» **Task brief**:
Word for word, return each entry that follows, with every image removed.

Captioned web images

Start of Block

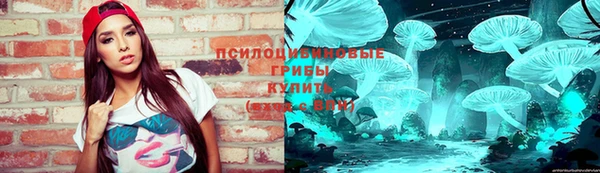 кокс Алзамай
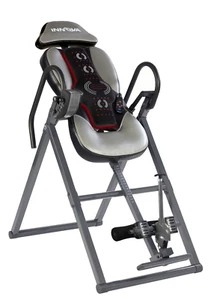 Innova ITM5900 Advanced Heat and Massage Therapeutic Inversion Therapy Table - Picture 1 of 12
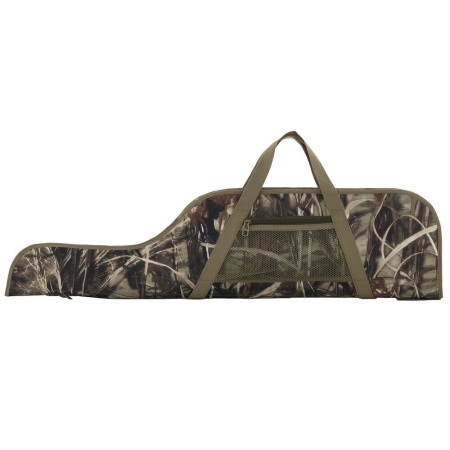 сase_for_a_gun_semi_rigid_aquatic_cho_31_01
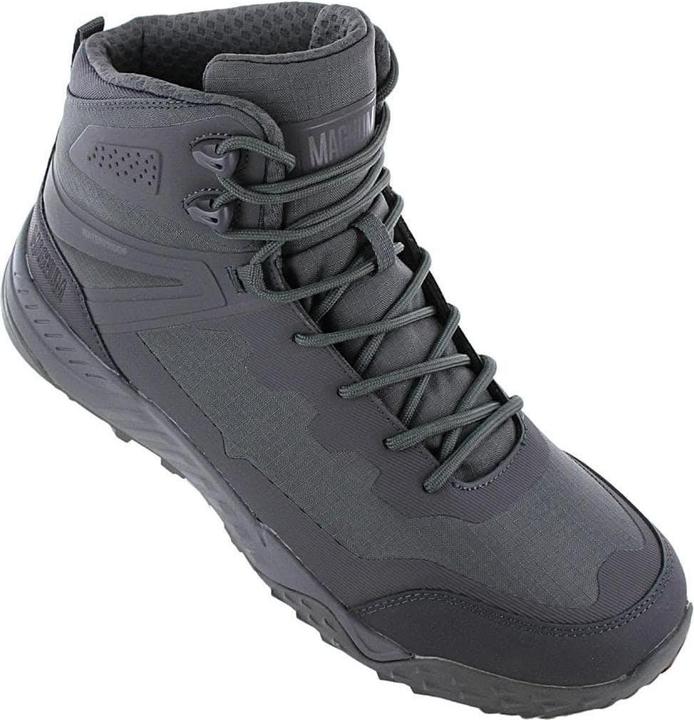 Produktbild Ultima 6.0 SZ WP - 61337 (45)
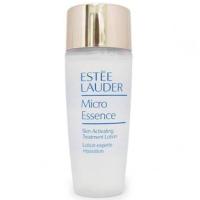 ราคา Estee Lauder Micro Essence Skin Activating Treatment Lotion (66668596)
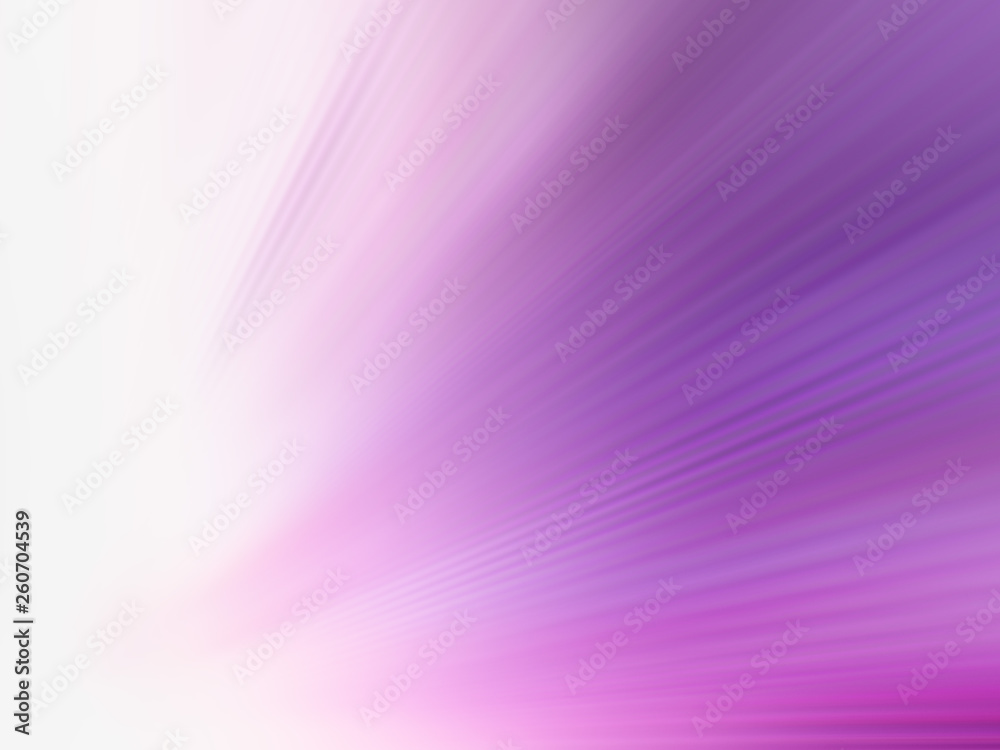 Obraz premium abstract galaxy - perfect background with space for text or image
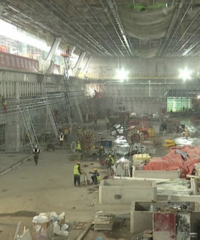 ���˻�վ�����զ���ˣ�����ֱ���ֳ���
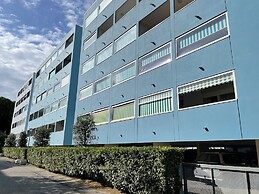 Condominio Isola Clara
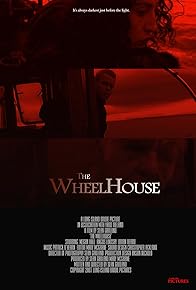 Primary photo for The Wheelhouse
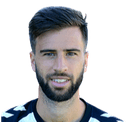 Rui Correia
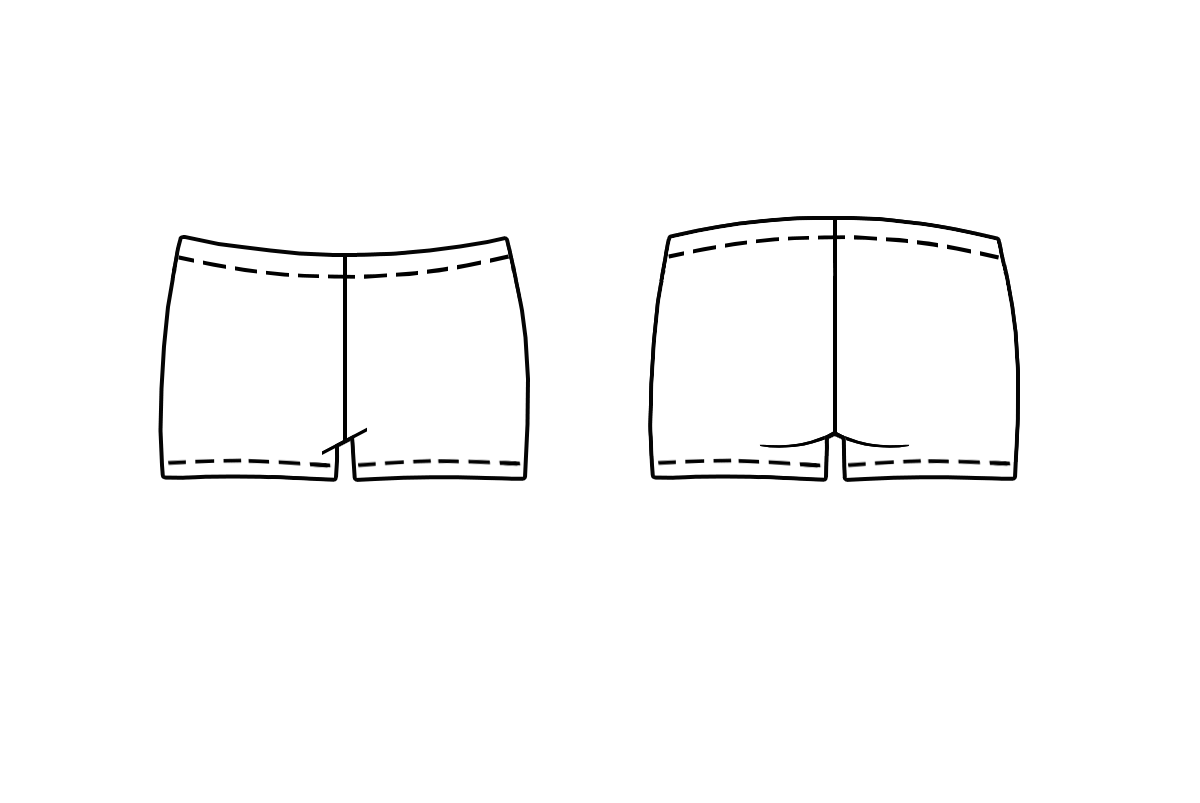fd909f56f1a08e733dc0aae5131390b2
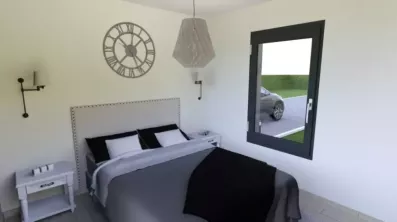 Image du modèle de maison imageHD2022-01-07_121606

End of Block

» **Output of the task**:
 кокс Алзамай
 Innova ITM5900 Advanced Heat and Massage Therapeutic Inversion Therapy Table - Picture 1 of 12
 сase_for_a_gun_semi_rigid_aquatic_cho_31_01
 Produktbild Ultima 6.0 SZ WP - 61337 (45)
 ราคา Estee Lauder Micro Essence Skin Activating Treatment Lotion (66668596)
 Obraz premium abstract galaxy - perfect background with space for text or image
 ���˻�վ�����զ���ˣ�����ֱ���ֳ���
 Condominio Isola Clara
 Primary photo for The Wheelhouse
 Rui Correia
fd909f56f1a08e733dc0aae5131390b2
 Image du modèle de maison imageHD2022-01-07_121606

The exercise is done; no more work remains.